Rodrigo Seira, Paradigm’s Special Counsel took a shot at the United States market watchdog, saying that the SEC’s efforts to regulate secondary crypto markets lack legal justification. Citing the commission’s recent litigation against crypto exchange Bittrex, Seira posted a long Twitter thread explaining why he believed that the court should dismiss the case.
A few days ago, Paradigm filed an amicus brief in SEC vs. Bittrex that rejected the regulator’s attempt to expand its jurisdiction over crypto secondary markets. The filing argued that digital assets do not involve “investment contracts” and are therefore not securities transactions under the agency’s remit.
Moreover, a review of each appeal case to determine the most appropriate Howey affirms that no court has ever found that an asset that is the subject of an investment contract transaction is a security or that an asset in a secondary market is a securities transaction.

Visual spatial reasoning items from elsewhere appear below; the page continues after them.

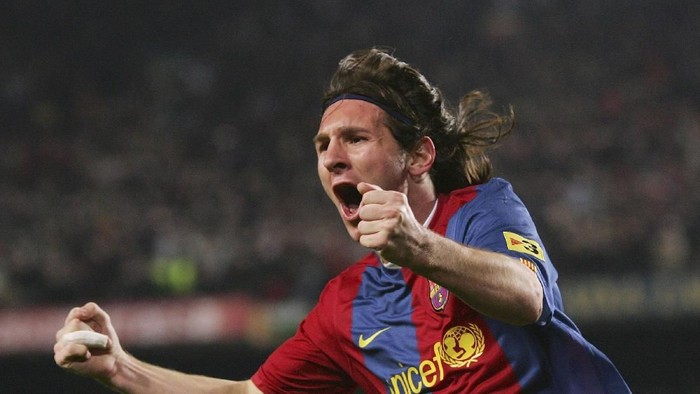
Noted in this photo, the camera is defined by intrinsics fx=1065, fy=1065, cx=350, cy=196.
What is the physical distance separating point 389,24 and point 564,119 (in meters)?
4.51

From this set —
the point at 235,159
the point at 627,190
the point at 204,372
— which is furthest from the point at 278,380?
the point at 235,159

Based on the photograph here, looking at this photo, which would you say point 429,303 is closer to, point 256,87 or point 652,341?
point 652,341

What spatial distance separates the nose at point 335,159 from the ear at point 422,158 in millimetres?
275

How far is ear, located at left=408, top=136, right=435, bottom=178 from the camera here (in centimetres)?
Answer: 356

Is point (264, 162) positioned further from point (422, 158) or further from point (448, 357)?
point (448, 357)

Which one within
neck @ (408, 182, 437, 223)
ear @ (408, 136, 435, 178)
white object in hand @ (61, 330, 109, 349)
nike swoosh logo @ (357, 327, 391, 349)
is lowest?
nike swoosh logo @ (357, 327, 391, 349)

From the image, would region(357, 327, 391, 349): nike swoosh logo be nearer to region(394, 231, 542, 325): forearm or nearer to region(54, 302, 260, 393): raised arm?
region(54, 302, 260, 393): raised arm

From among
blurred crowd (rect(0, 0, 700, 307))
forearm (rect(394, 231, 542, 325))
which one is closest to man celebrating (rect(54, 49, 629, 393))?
forearm (rect(394, 231, 542, 325))

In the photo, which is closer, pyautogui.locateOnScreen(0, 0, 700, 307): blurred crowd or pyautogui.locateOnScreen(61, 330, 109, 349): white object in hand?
pyautogui.locateOnScreen(61, 330, 109, 349): white object in hand

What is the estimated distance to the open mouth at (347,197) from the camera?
3.39 meters

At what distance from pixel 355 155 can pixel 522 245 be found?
0.67 meters

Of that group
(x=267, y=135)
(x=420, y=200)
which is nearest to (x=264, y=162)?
(x=267, y=135)

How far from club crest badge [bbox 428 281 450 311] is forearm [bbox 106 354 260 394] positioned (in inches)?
38.2

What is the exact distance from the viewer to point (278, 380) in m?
3.97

And therefore, the Bittrex complaint should be “dismissed” since it bases its allegations on an arbitrary application of the Howey test, Seira concluded.
This is not the first time Paradigm has lent its assistance to a crypto entity that is being sued by the SEC. Back in Dec 2022, Paradigm along with the U.S. lobby group Blockchain Association filed amici briefs to lend support to blockchain firm Ripple Labs Inc. in the ongoing lawsuit against the Securities regulator.
Then, on May 11, this year, the firm requested to submit an amicus brief in support of Coinbase, arguing that the SEC had failed to establish clear guidelines or rules for digital asset companies operating in the United States.
The crypto investment firm earlier lambasted SEC chair Gary Gensler’s proposal to redefine the term exchange.” If approved, it would put decentralized exchanges under the Securities and Exchange Commission’s jurisdiction.
Paradigm Criticized SEC’s ‘Incoherent’ Attempt To Control Decentralized Exchanges
On June 8, it sent a detailed 14-page letter to the SEC secretary, Vanessa Countryman, referring to the SEC’s proposed redefining of the term “exchange” under the 1934 Securities Exchange Act.
To put things in perspective, the market regulator plans to amend the 89-year-old law so that decentralized exchanges [DEXes] and decentralized financing [DeFi] would be included in the definition of “exchange.” Since the term DEX contains the word “exchange,” the SEC intends to consider it similar to a securities or stock exchange.